Anthracycline anticancer drugs show multiple strategies of action on gene functioning by regulation of telomerase enzyme by apoptotic factors, e.g. ceramide level, p53 activity, bcl-2 protein levels, besides inhibiting DNA/RNA synthesis and topoisomerase-II action. We report binding of epirubicin with G-quadruplex (G4) DNA, [d-(TTAGGGT)]₄, comprising human telomeric DNA sequence TTAGGG, using ¹H and ³¹P NMR spectroscopy. Diffusion ordered spectroscopy, sequence selective changes in chemical shift (~0.33 ppm) and line broadening in DNA signals suggest formation of a well-defined complex. Presence of sequential nuclear Overhauser enhancements at all base quartet steps and absence of large downfield shifts in ³¹P resonances preclude intercalative mode of interaction. Restrained molecular dynamics simulations using AMBER force field incorporating intermolecular drug to DNA interproton distances, involving ring D protons of epirubicin depict external binding close to T1-T2-A3 and G6pT7 sites. Binding induced thermal stabilization of G4 DNA (~36 °C), obtained from imino protons and differential scanning calorimetry, is likely to come in the way of telomerase association with telomeres. The findings pave the way for drug-designing with modifications at ring D and daunosamine sugar.

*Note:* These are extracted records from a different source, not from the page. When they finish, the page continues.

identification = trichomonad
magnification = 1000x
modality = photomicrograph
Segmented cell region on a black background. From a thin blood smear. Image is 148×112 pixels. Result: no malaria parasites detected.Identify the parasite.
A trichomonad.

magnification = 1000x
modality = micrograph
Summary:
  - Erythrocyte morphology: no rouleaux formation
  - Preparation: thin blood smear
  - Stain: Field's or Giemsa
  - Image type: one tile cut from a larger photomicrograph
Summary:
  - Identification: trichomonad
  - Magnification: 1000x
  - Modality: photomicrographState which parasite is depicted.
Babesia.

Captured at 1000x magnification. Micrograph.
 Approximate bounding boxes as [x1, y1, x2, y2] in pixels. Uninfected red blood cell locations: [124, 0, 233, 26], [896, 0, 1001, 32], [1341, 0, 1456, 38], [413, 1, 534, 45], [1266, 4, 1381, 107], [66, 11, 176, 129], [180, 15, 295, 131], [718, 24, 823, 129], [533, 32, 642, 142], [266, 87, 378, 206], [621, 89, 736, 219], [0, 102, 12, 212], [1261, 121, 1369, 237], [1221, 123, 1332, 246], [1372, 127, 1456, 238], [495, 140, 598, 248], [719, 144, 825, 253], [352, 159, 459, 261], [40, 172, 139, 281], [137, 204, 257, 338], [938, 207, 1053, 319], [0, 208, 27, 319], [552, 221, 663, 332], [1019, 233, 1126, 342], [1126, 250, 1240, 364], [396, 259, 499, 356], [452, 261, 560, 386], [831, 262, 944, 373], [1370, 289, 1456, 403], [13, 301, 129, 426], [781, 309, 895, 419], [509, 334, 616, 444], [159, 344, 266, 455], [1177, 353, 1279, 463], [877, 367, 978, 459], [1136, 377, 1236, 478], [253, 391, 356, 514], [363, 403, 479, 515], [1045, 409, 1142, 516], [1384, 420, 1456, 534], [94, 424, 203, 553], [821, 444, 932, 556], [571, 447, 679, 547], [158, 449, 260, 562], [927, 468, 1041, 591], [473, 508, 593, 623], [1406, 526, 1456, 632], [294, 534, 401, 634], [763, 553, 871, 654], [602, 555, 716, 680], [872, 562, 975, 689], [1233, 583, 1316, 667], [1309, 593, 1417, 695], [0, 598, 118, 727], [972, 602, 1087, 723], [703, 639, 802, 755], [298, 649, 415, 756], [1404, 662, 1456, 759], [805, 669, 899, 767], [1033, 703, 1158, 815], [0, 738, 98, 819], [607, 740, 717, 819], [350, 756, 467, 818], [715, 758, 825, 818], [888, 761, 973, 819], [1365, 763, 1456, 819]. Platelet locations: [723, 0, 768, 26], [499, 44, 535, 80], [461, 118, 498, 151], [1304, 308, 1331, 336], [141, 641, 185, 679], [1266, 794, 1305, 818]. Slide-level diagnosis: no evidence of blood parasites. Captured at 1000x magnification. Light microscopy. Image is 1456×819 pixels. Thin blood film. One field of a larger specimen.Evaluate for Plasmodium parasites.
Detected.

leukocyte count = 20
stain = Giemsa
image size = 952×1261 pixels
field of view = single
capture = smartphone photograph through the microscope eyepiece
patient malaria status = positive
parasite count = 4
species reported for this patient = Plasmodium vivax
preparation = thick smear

蒽环类抗癌药通过凋亡因子（例如神经酰胺水平，p53活性，bcl-2蛋白水平）调节端粒酶，显示了多种对基因功能起作用的策略，除了抑制DNA / RNA合成和拓扑异构酶II的作用。我们报告表柔比星与G四联体（G4）DNA，[d-（TTAGGGT）] _4的结合，包括使用¹ H和³¹ P NMR光谱的人类端粒DNA序列TTAGGG 。扩散有序光谱学，化学位移的序列选择性变化（〜0.33 ppm）和DNA信号中的谱线加宽表明形成了定义明确的复合物。在所有基本四重奏步骤中都存在连续核Overhauser增强的情况，并且在^31中没有大的场下偏移P共振排除了相互作用的插入模式。使用AMBER力场结合分子间药物到DNA质子间距离的约束分子动力学模拟，涉及表柔比星的D环质子，描绘了靠近T1-T2-A3和G6pT7位点的外部结合。从亚氨基质子和差示扫描量热法获得的结合诱导的G4 DNA热稳定性（约36°C）可能是端粒酶与端粒的缔合。这些发现为在D环和柔红胺糖上修饰的药物设计铺平了道路。